Im Februar soll am Landgericht Detmold der Prozess gegen den ehemaligen SS-Unterscharführer Reinhold H. beginnen, der sich wegen Beihilfe zum Mord an 170 000 Menschen verantworten muss. Die von der Staatsanwaltschaft Dortmund eingesetzte Zentralstelle für die Bearbeitung von nationalsozialistischen Massenverbrechen wirft dem 93jährigen Rentner aus Lippe vor, zwischen 1943 und 1944 am Massenmord in Auschwitz beteiligt gewesen zu sein. Dort soll der Angehörige des SS-Totenkopfsturmbanns für die Bewachung des Stammlagers und der ankommenden Transporte zuständig gewesen sein. Die Staatsanwaltschaft geht davon aus, dass der Beschuldigte volle Kenntnis von den Tötungsmethoden im Lager hatte. Ihm müsse zudem bewusst gewesen sein, dass nur durch den Beitrag einzelner Gehilfen wie ihm die Tötungsmaschinerie aufrechterhalten werden konnte. Die 170 000 Fälle beziehen sich auf Massenerschießungen, Selektionen an der Rampe, insbesondere die der jüdischen Deportierten aus Ungarn, und auf die Schaffung von Lebensverhältnissen, die ein Überleben der Gefangenen unmöglich machten.
Auch in Hanau könnte bald ein ähnlicher Prozess beginnen.
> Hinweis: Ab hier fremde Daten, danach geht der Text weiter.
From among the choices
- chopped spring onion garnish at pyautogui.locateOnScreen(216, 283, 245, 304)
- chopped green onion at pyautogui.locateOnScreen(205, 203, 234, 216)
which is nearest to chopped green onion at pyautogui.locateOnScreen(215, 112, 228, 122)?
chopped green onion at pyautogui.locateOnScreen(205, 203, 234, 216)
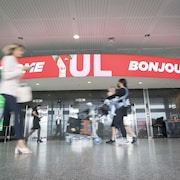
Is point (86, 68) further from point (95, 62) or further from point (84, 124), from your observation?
point (84, 124)

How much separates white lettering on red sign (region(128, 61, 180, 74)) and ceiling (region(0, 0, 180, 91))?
2.89 ft

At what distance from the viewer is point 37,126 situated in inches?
245

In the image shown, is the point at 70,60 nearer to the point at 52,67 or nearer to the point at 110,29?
the point at 52,67

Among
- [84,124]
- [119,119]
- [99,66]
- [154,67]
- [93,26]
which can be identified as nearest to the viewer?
[119,119]

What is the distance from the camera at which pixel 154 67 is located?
6234 millimetres

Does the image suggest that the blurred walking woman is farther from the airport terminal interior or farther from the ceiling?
the ceiling

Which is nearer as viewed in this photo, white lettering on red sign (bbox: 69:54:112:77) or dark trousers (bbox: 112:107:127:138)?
dark trousers (bbox: 112:107:127:138)

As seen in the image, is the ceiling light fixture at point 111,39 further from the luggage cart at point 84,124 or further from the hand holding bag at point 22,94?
the hand holding bag at point 22,94

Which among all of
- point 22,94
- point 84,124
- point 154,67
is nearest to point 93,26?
point 154,67

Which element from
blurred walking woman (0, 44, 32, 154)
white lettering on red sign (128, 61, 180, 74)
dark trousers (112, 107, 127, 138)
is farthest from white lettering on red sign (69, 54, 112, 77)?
blurred walking woman (0, 44, 32, 154)

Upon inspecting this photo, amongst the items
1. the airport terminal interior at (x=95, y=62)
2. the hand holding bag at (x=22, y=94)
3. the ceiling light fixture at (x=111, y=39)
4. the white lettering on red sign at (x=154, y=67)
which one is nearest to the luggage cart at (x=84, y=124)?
the airport terminal interior at (x=95, y=62)

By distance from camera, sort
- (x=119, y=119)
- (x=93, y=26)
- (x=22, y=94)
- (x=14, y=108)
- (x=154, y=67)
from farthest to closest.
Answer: (x=154, y=67) < (x=93, y=26) < (x=119, y=119) < (x=22, y=94) < (x=14, y=108)

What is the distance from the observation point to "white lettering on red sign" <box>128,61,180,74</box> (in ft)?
20.3

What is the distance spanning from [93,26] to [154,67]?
2.52m
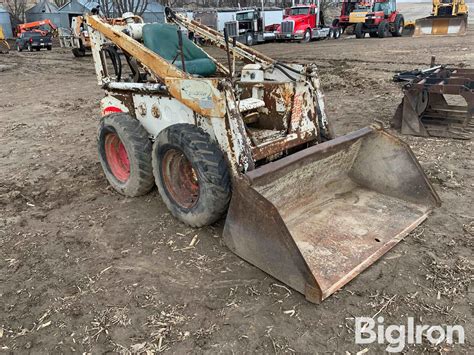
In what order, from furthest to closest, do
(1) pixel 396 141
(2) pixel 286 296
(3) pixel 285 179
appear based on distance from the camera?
(1) pixel 396 141
(3) pixel 285 179
(2) pixel 286 296

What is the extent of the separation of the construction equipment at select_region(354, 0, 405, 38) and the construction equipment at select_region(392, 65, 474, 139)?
17.7m

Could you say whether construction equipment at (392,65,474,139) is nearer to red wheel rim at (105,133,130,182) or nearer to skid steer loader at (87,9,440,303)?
skid steer loader at (87,9,440,303)

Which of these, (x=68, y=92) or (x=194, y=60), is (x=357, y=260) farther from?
(x=68, y=92)

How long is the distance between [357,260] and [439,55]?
1256cm

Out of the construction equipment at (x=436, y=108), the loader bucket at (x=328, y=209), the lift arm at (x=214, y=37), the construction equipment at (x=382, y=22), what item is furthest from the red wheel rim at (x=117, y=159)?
the construction equipment at (x=382, y=22)

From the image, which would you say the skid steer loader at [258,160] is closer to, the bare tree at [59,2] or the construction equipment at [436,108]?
the construction equipment at [436,108]

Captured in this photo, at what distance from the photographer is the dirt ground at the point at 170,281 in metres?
2.43

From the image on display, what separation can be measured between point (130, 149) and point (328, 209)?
1.90 m

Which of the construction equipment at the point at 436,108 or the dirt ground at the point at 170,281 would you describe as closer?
the dirt ground at the point at 170,281

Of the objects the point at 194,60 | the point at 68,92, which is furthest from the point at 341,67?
the point at 194,60

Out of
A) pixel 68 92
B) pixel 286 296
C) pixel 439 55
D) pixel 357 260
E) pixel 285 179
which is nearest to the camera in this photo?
pixel 286 296

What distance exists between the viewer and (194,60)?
428 cm

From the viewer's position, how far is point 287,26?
2248cm

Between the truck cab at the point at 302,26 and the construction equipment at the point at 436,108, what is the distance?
17392 mm
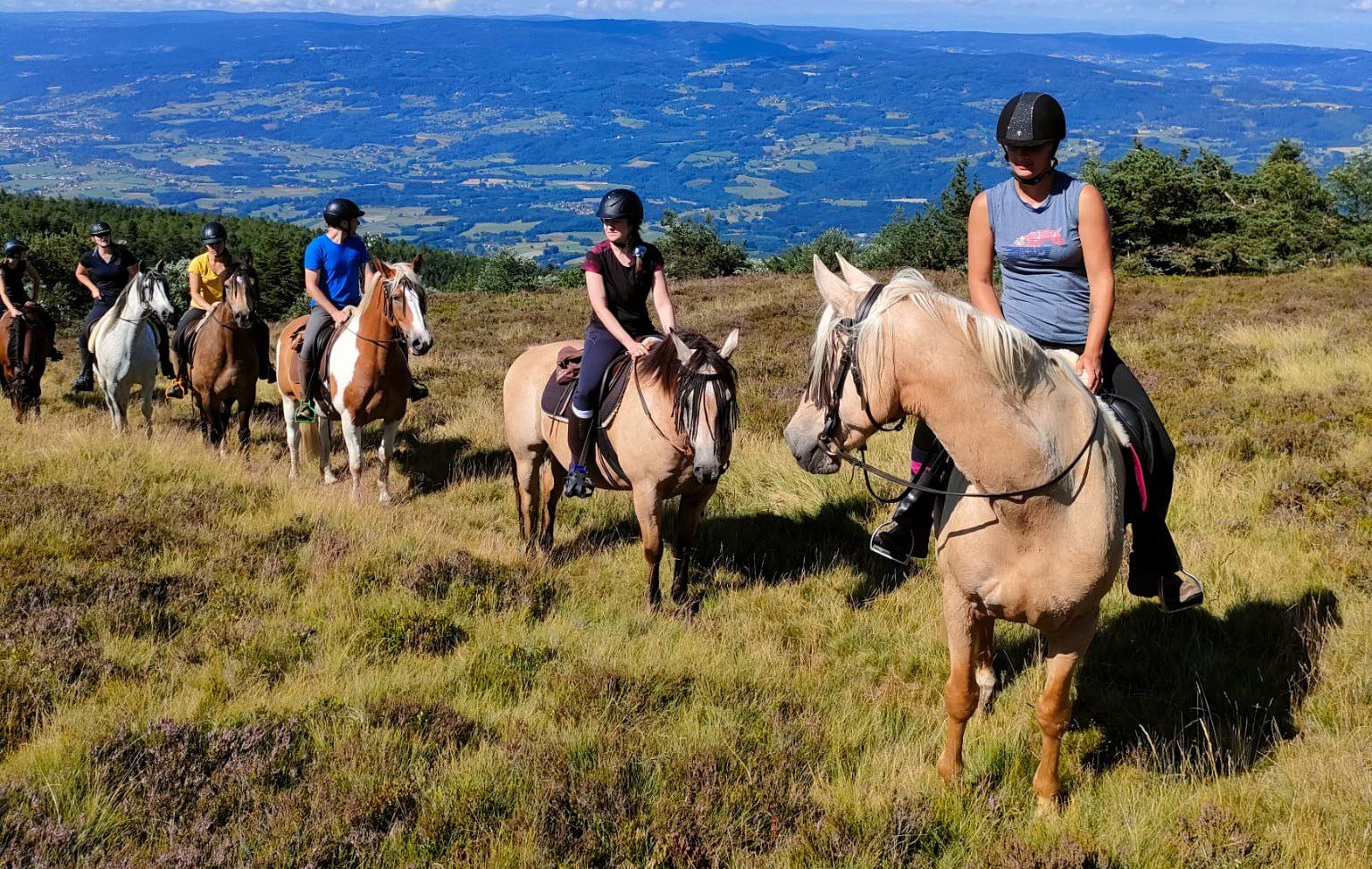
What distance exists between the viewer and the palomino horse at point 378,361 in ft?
27.9

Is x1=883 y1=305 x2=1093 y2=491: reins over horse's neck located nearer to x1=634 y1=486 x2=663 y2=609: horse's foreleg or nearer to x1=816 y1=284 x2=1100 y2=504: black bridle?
x1=816 y1=284 x2=1100 y2=504: black bridle

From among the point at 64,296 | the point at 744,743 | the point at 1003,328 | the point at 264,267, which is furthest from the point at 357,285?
the point at 264,267

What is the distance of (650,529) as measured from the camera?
249 inches

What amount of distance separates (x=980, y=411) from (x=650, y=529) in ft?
11.6

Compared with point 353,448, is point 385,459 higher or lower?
lower

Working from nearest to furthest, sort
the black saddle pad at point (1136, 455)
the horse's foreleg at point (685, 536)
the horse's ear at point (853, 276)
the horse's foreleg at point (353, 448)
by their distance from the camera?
the horse's ear at point (853, 276) < the black saddle pad at point (1136, 455) < the horse's foreleg at point (685, 536) < the horse's foreleg at point (353, 448)

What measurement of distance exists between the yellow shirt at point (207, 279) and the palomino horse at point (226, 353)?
0.82m

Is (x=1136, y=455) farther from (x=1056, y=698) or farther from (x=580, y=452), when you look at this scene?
(x=580, y=452)

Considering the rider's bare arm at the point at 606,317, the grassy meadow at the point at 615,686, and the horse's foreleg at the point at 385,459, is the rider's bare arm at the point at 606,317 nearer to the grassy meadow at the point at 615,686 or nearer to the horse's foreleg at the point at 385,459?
the grassy meadow at the point at 615,686

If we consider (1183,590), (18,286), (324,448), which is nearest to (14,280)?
(18,286)

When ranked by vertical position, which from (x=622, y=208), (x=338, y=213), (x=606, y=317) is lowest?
(x=606, y=317)

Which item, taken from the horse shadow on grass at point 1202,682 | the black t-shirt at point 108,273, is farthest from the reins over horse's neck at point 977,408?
the black t-shirt at point 108,273

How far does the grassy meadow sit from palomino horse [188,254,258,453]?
1.39m

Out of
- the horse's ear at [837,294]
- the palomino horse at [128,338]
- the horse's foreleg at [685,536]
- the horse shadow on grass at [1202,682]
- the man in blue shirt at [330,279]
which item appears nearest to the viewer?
the horse's ear at [837,294]
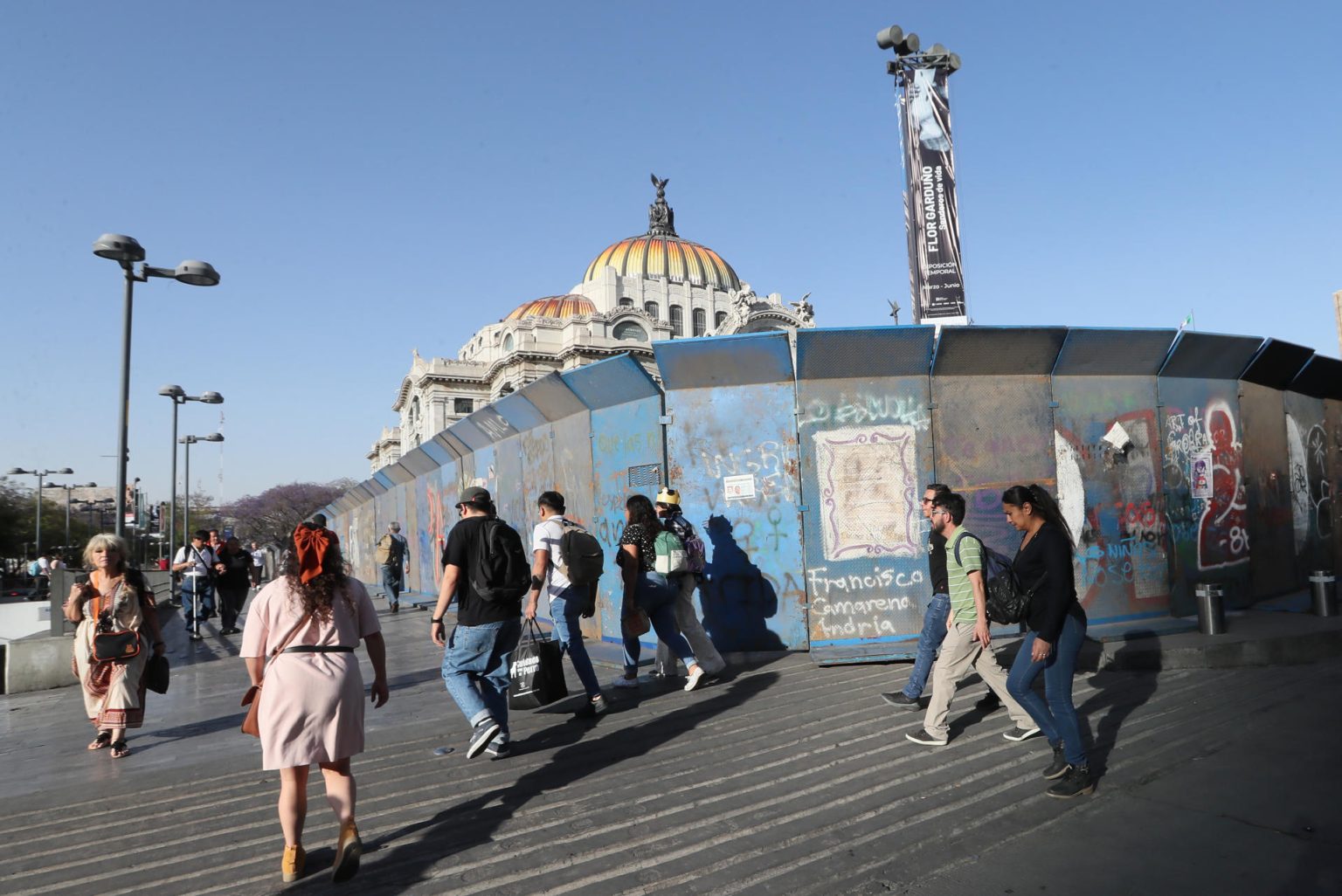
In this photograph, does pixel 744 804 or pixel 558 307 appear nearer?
pixel 744 804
Die Staatsanwaltschaft Frankfurt will ein früheres SS-Mitglied, das in Auschwitz Wachdienst verrichtete, wegen Beihilfe zum Mord belangen. Der Mann ist mittlerweile 92 Jahre alt und dürfte bei Zustandekommen des Prozesses zu den ältesten Personen gehören, die jemals vor einem Jugendgericht standen. Der Fall soll vor der Jugendkammer des Landgerichts Hanau verhandelt werden, weil der Angeklagte zur Tatzeit erst 19 Jahre alt war. Im Januar wird die Kammer eine Entscheidung zur Verfahrenseröffnung treffen. Der Prozess könnte im April beginnen.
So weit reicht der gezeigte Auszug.